Lista życzeń
Koszyk
Twój koszyk jest pusty
Kontynuuj zakupy

Małe dziecko (467 Wątki)

Złamany obojczyk u 2-latka

Data utworzenia : 2022-03-23 03:05 | Ostatni komentarz 2022-09-09 07:33

Cute.damnn

1756 Odsłony
13 Komentarze

Witam dziewczynki pisze do Was ponieważ chcę się poradzić i może wygadać... Nie wiem czy taki wątek już był. Jak był z góry przepraszam za zamieszanie :)

Otóż w dzień urodzin mojego męża, nasz synek Ignaś złamał sobie obojczyk z przemieszczeniem. ( oczywiście nie wiedzieliśmy tego na początku)Po prostu chciał się oprzeć o łóżko i chyba zapomniał że jest torche dalej i poleciał na lewą stronę ciała.Byl to piątek.Pojechaliśmy na pogotowie chirurgiczne dla dzieci i usłyszeliśmy,  że dziecko jest w pełni sprawne, porusza rączkami,  sięga po zabawke. Ja mowie ze cały czas mówi "ałała" jak chcemy go dotknąć w rączkę bądź w miejsce żeber.  Nie robiąc przedwietlenia , powiedział żeby obserwować przez 48h. I w razie wu zgłosić się do POZ bądź znowu na pogotowie.
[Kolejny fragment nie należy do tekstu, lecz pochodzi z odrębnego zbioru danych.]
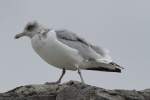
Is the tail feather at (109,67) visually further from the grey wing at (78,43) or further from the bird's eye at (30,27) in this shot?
the bird's eye at (30,27)

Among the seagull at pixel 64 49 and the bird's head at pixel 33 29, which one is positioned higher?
the bird's head at pixel 33 29

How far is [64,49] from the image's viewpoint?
10180mm

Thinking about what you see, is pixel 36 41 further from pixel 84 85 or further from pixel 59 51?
pixel 84 85

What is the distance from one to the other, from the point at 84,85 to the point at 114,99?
0.60m

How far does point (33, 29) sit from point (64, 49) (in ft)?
2.55

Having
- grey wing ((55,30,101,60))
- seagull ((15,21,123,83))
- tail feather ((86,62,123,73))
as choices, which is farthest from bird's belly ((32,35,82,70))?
tail feather ((86,62,123,73))

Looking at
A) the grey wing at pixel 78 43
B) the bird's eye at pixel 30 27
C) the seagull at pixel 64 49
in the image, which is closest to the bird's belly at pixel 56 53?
the seagull at pixel 64 49

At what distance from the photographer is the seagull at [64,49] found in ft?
33.1

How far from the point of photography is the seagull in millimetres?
10078

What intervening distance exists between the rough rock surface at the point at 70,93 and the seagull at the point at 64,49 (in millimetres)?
942

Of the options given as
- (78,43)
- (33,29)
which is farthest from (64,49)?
(33,29)

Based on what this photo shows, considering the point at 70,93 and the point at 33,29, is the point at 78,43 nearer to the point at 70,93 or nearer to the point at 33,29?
the point at 33,29

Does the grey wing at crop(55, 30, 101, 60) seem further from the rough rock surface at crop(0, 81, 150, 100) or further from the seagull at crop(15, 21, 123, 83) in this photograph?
the rough rock surface at crop(0, 81, 150, 100)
I przyjechaliśmy do domu... noc nie przedpana...:(( Następnego dnia powiedziałam do męża że jadę z synkiem znowu na pogotowie niech coś zrobia... Bo cierpiał niemiłosiernie. Jak już byliśmy na miejscu po przebadaniu ( bardzo miła i sympatyczna Pani doktor , chyba Ukrainka bo tak fajnie mówiła) okazało się że wypatrzyła,  nie złamane żebra jak ja podejżewałam tylko powiedziala że raczej obojczyk. Wysłała nas na przeswietlenie. I okazało się najgorsze... zlamany obojczyk z przemieszczeniem. Zabandazowali synka w tzw."ósemke" i kontrol w poniedziałek.  Byłam mega wkurzona... Bo może jak by ten lekarz w piątek zobaczył to by było inaczej.. może nie z przemieszczeniem... szybciej by usztywnili...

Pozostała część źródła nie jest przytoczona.